Hafta içerisinde işsizlik oranının %9,3’e gerilediği açıklandı. Bir süredir %10 etrafında odaklanan işsizliğin yeniden %9’a doğru evrilmesi önemli. Aynı zamanda, Türkiye ekonomisindeki bazı yapısal çelişkilerin çözümü için de ipucu veriyor.
Sanayi üretimi yavaşlıyor, büyüme oranı %3’lerde, fakat kredi artışı sürüyor ve işsizlik oranı düşüyor. Türkiye’de büyüme düşerken cari açık seviye kaybederdi. Artık cari açık da direngen bir çizgiye, büyüme oranına bakmaksızın milli gelirin %6’ları düzeyine yerleşti. Kamu dengesi 2013’ün ilk altı ayında fazla verdi fakat özel sektörün dış borçlanma rakamları sürekli ileriye taşınıyor. Yine hafta içi açıklanan rakamlara göre, 2012 yılı sonu baz alınırsa özel sektörün dış borçlarında son bir ayda 5 Milyar Dolar’lık bir artış kaydedildi.
Son haftalarda faiz, kur ve borsadaki gelişmeleri fazlasıyla yazdık ve tekrar ettik. Merkez Bankası 15 Temmuz’da yaptığı basın açıklamasıyla 23 Temmuz’da faiz haddini yükselteceğini beyan etmiş oldu. Geç de olsa doğru bir karar verildiğini algılayan piyasalar, basın açıklamasını bir inatlaşmanın sona erdirilmesi olarak yorumladığı için şimdilik daha dingin bir hava hakim.
İşsizlikteki seviyenin gerilemesinde ilginç olan nedir? sorusunun cevabına devam edelim. Sanayi üretimi yavaşlarken sanayi istihdamı artıyor. Bunu açıklamak kolay değil. Teşvik ve desteklerle ilgili olabilir. Ekonomi yavaş büyürken işgücüne katılım oranının artıyor olması zaten normal. Fakat hizmet sektöründe daha çok istihdam yaratılmış olması ilginç. Türkiye ekonomisinin kamunun finansman baskısı ve dış borç bağımlılığı tehdidi altında kendine özgü çıkış yolları bulmaya başladığını umut ediyorum.

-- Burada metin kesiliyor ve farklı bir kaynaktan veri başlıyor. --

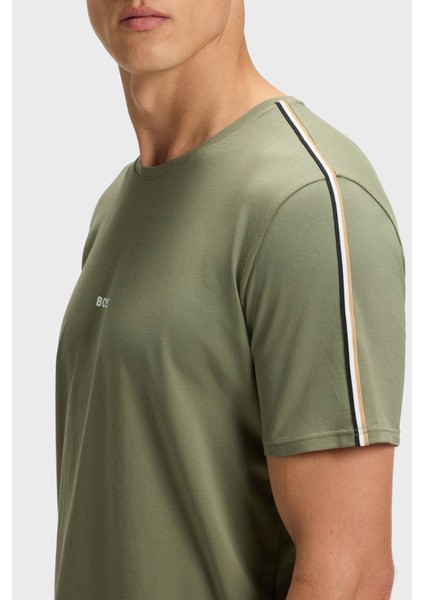 Pamuklu Regular Fit Bisiklet Yaka Logolu T Shirt Erkek T Shirt 50545930 349 fırsatları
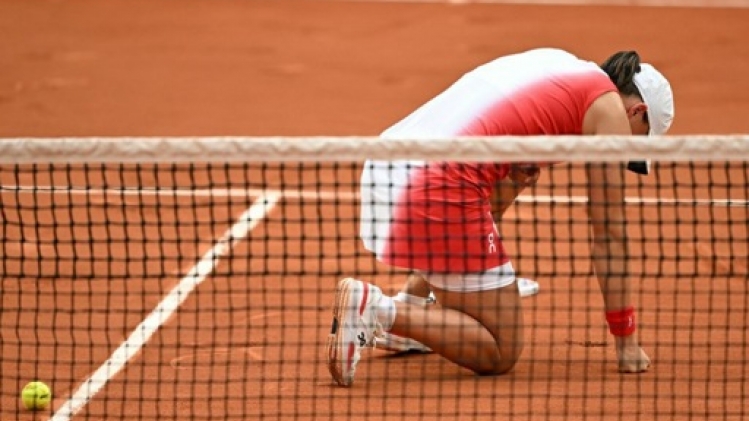 La N.1 mondiale Iga Swiatek éliminée en demi-finale du tournoi de tennis par Zheng Qinwen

Aksi halde birbirine bu denli ilintili rakamların en az birinin doğru olmadığından şüphelenmek gerekebilir.
Özel sektör ne diyor?
15 Temmuz tarihinde yani siz bu satırları okumadan beş gün önce Merkez Bankası Başkanı Erdem Başçı TBMM Plan ve Bütçe Komisyonu’na Küresel Ekonomik Gelişmeler ışığında Büyüme, Enflasyon, Dış Denge konularını içeren bir sunumda bulundu. Siyasi otorite ile Merkez Bankası arasında böyle bir koordinasyonun, bilgi alış-verişinin olması tabii ki çok doğru. Bu sunumda piyasaların durumu, Gezi Olayları ile FED Başkanı Bernanke’nin aynı günlere raslayan konuşması öncesi ve sonrası olmak üzere ikiye ayrılmış. Uluslararası piyasaların, özellikle gelişmekte olan ülkelerin parasal genişlemenin sona ermesine ilişkin karardan nasıl etkilendiği karşılaştırmalı olarak incelenmiş. Belli ki Dünya’da da bizde de parasal akımdaki daralma devam edecek.
Bu daralmaya cevaben kamu kesiminin bir vergi indirimine gitmeyeceği açıklandı. Fiyat istikrarı ve finansal istikrar birlikte hedeflendiğine göre iç piyasayı hareketlendirmek üzere dış finansal girdiye olan ihtiyaç devam edecek demektir. Faiz artırımı biraz da bu senaryonun parçası. Anlaşılan geçtiğimiz yıl yaşanan ‘feda sezonu’ sona ermedi.
Piyasaların ve reel kesimin olanlara tepkisi, ne kurların ne de faizin düzeyi ile ilgili. Yüksek veya düşük faiz veya kurdan çok, özellikle dövizde istikrar daha önemli. Aksi halde, sürekli düşük kurdan şikayet eden reel kesimin kurların yükselmesinden memnun olması gerekirdi.